The yen was pinned near a 4-1/2-year low against the dollar and an all-time trough versus the euro on Monday, staying under pressure as investors kept selling the low-yielding currency in carry trades.
The New Zealand dollar recovered all the losses it incurred on suspected central bank intervention in the late US session on Friday, striking a 22-year high against the dollar and climbing near a 20-year peak against the yen.
Investors kept putting on carry trades by borrowing in low-yielding currencies like the yen to fund investment in higher-yielding currencies, brushing aside shaky equity markets and the Reserve Bank of New Zealand's suspected third bout of selling in two weeks to limit kiwi strength. "There aren't many people who want to buy yen," said a senior trader at Japanese bank.
Traders said the market was bracing for a deeper yen slide as a variety of Japanese investment trusts targeting foreign assets were expected to be launched this week, luring funds from households putting their summer bonuses to work.

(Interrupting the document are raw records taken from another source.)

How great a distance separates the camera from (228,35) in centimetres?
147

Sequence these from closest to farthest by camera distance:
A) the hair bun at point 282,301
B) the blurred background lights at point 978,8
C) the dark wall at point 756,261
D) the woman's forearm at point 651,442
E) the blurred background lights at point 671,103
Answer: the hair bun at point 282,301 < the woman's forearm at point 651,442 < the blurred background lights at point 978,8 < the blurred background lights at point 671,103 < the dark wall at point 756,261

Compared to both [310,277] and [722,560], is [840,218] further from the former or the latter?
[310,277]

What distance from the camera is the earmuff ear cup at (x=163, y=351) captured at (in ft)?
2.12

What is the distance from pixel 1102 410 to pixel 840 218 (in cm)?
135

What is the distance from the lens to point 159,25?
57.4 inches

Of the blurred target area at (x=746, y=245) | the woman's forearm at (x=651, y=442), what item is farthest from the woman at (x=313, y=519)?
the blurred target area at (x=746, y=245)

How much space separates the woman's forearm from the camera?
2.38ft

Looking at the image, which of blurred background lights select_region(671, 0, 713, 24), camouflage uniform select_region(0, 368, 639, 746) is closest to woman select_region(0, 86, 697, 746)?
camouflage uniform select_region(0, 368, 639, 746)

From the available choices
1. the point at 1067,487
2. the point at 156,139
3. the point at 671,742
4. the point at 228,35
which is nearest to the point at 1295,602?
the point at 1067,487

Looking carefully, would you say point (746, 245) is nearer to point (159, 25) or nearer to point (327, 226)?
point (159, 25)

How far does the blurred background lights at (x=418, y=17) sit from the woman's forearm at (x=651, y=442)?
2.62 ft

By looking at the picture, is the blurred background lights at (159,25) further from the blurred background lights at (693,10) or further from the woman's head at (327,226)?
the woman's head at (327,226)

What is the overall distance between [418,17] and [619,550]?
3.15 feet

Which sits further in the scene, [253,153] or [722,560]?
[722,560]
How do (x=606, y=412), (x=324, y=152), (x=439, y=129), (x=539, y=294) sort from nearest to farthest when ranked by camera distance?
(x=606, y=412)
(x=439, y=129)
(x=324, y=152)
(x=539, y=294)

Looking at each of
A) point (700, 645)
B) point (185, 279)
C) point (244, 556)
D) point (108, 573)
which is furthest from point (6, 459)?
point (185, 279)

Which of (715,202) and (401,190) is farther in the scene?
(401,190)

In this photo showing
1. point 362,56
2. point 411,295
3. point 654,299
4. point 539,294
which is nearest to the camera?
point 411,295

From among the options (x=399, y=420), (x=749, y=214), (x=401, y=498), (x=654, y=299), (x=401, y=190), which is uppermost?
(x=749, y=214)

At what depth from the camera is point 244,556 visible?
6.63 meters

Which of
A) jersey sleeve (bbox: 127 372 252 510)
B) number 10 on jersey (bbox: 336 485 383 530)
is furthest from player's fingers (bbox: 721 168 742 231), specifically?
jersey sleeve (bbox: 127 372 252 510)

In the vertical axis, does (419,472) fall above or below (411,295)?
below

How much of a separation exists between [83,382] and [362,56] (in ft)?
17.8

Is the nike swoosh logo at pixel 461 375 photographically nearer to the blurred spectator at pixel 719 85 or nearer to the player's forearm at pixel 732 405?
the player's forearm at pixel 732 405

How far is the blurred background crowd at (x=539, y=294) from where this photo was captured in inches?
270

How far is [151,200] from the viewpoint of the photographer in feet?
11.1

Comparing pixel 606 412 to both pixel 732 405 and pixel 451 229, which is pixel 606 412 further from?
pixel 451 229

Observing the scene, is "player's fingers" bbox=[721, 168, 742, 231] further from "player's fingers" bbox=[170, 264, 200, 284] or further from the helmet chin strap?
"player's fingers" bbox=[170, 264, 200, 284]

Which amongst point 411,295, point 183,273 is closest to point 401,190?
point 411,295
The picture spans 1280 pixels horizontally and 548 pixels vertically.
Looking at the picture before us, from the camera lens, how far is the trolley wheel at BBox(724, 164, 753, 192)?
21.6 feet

With authorities from Taiwan to Switzerland seeming to take action to limit the use of their currencies to fund carry trades, more investors were turning to the yen for such borrowing and keeping it under pressure, traders said.
The dollar was little changed from late US trade at 123.90 yen near Friday's peak of 124.14 yen - the highest since December 2002. The euro was steady near 166.80 yen after striking an all-time high of 166.94 yen the previous session. The single European currency was little changed against the dollar at $1.3465. The high-yielding sterling rose as high as $2.0000 edging closer to 26-year highs set in April, and hovered near a 15-year peak against the yen.
Traders also shrugged off a warning from the Bank for International Settlements in its annual report over the weekend over a possible reversal of carry trades, calling the yen's broad decline "anomalous". The Bank of Japan is expected to raise rates to a 12-year high of 0.75 percent from 0.50 percent, most likely in August, but short-term Japanese rates would still be the lowest in the industrialised world.
"Traders feel safe to sell the yen because a weakening yen is supportive for Japan's economy, and there are no strong attempts by policy makers here to stop the falling yen," said Kengo Suzuki, currency strategist for Shinko Securities.
The Swiss franc, another favoured funding currency for carry trades, surged on Friday after monetary authorities let one-week repo rates rise, sparking some concern that the Swiss central bank may be trying to disrupt carry trades.
The Swiss franc extended its broad gains and hit a 16-year high against the yen at 100.86 yen. The dollar held near 1.2290 francs after having tumbled about 1 percent on Friday.
The New Zealand dollar jumped to $0.7687, the highest since the central bank let the currency trade freely in 1985, and it last changed hands at $0.7660. The kiwi reclaimed losses as traders covered short positions on no sign of intervention earlier in the session, as well as on demand from Japanese investors.
Traders said the New Zealand dollar briefly fell in late US trading on Friday after the Reserve Bank of New Zealand was rumoured to have sold the currency for US dollars. A central bank spokeswoman declined to comment.